-- Opening Marker --

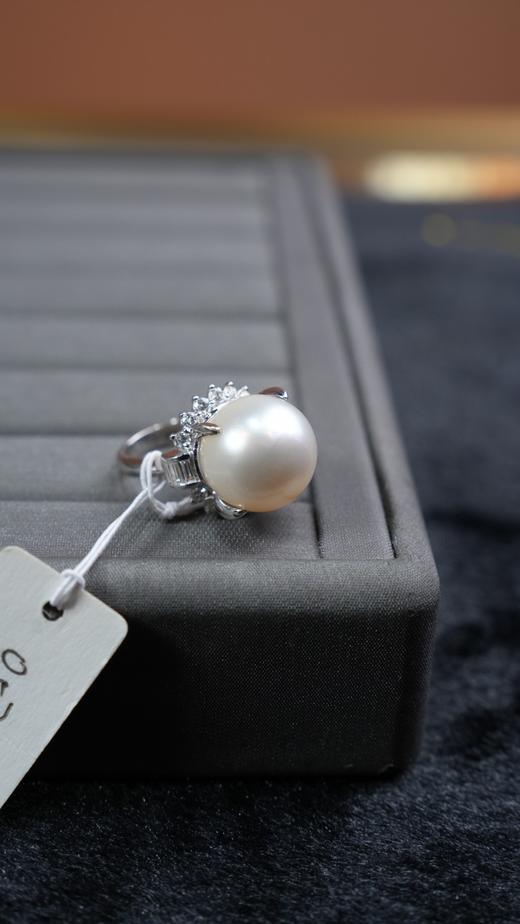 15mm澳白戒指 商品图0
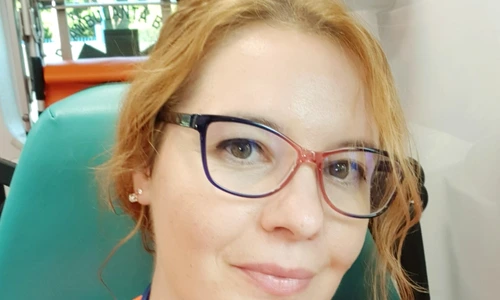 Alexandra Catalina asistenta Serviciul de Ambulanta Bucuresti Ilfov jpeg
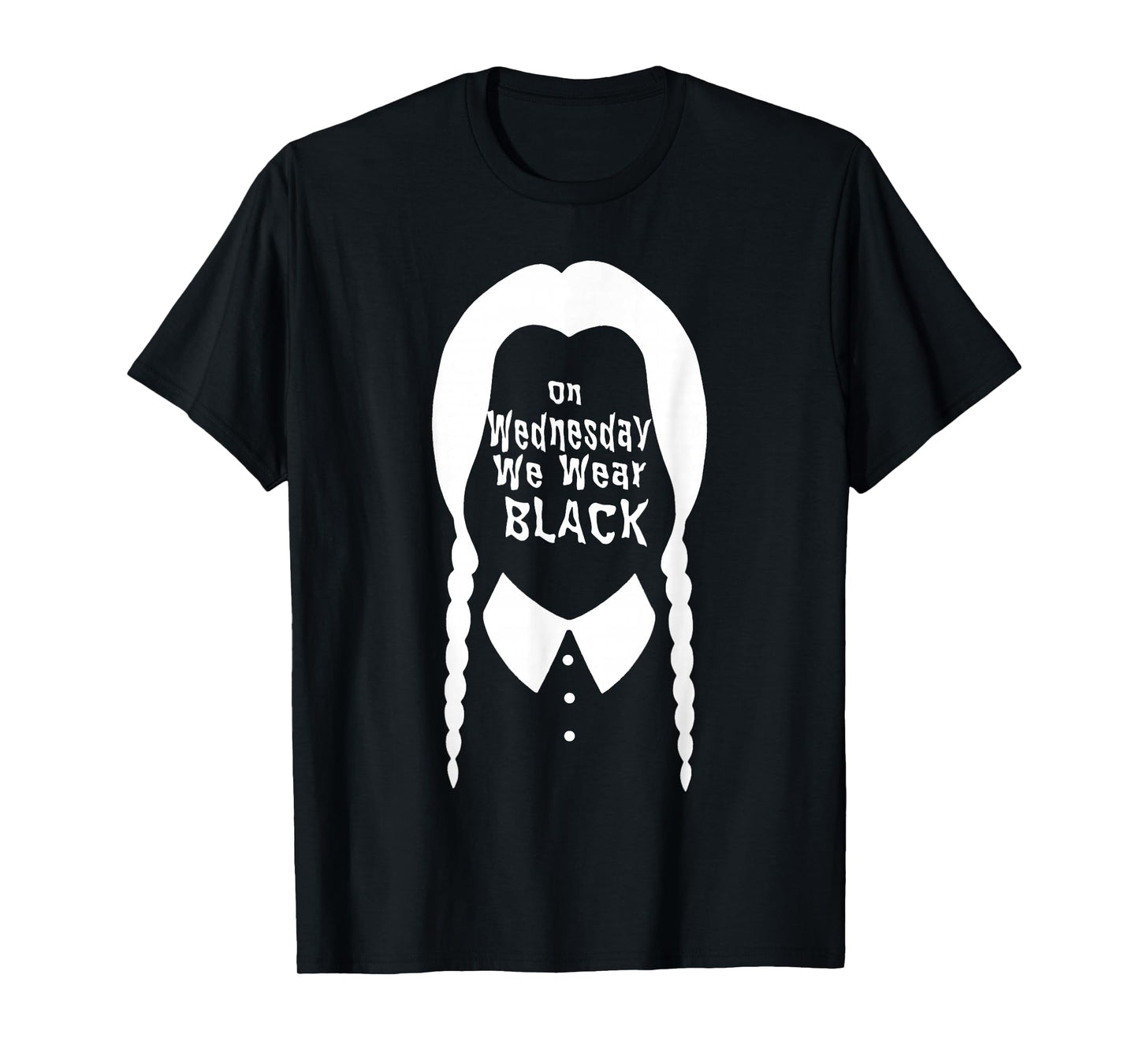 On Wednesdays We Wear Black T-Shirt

-- Closing Marker --

- **Exercise aim**: Quote, please, only the lines running from the one with "Alexandra Catalina asistenta" down to the final line of the data above, keeping both ends and skipping the pictures.

- **Problem solution**:
 Alexandra Catalina asistenta Serviciul de Ambulanta Bucuresti Ilfov jpeg
 On Wednesdays We Wear Black T-Shirt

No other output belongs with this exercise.